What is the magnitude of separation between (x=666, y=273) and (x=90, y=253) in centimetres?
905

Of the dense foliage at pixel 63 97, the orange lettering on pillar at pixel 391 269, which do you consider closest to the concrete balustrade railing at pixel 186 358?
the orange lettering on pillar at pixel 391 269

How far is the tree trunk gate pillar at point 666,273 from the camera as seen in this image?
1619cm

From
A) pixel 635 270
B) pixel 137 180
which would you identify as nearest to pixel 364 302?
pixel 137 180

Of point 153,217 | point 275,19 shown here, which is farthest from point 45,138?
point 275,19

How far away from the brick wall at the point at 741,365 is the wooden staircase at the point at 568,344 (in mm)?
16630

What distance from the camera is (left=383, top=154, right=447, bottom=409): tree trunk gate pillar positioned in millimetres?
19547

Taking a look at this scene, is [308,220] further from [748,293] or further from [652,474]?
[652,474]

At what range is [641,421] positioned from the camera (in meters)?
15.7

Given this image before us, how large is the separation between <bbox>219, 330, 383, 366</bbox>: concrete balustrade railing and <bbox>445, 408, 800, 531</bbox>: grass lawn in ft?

○ ○ ○ ○

Copy the entries again from the line containing "What distance from" through the end of the entries, inclusive, switching "camera" to "viewer" and leaving everything else unchanged.

* TASK OUTPUT
What distance from the viewer is (left=383, top=154, right=447, bottom=409): tree trunk gate pillar positioned in millimetres?
19547

Taking a look at this scene, is [308,220] further from [748,293] or further from [652,474]?
[652,474]

At what range is [641,421] positioned from the viewer (in meters)?
15.7

Given this image before us, how large is the separation between <bbox>219, 330, 383, 366</bbox>: concrete balustrade railing and <bbox>445, 408, 800, 531</bbox>: grass lawn in ft?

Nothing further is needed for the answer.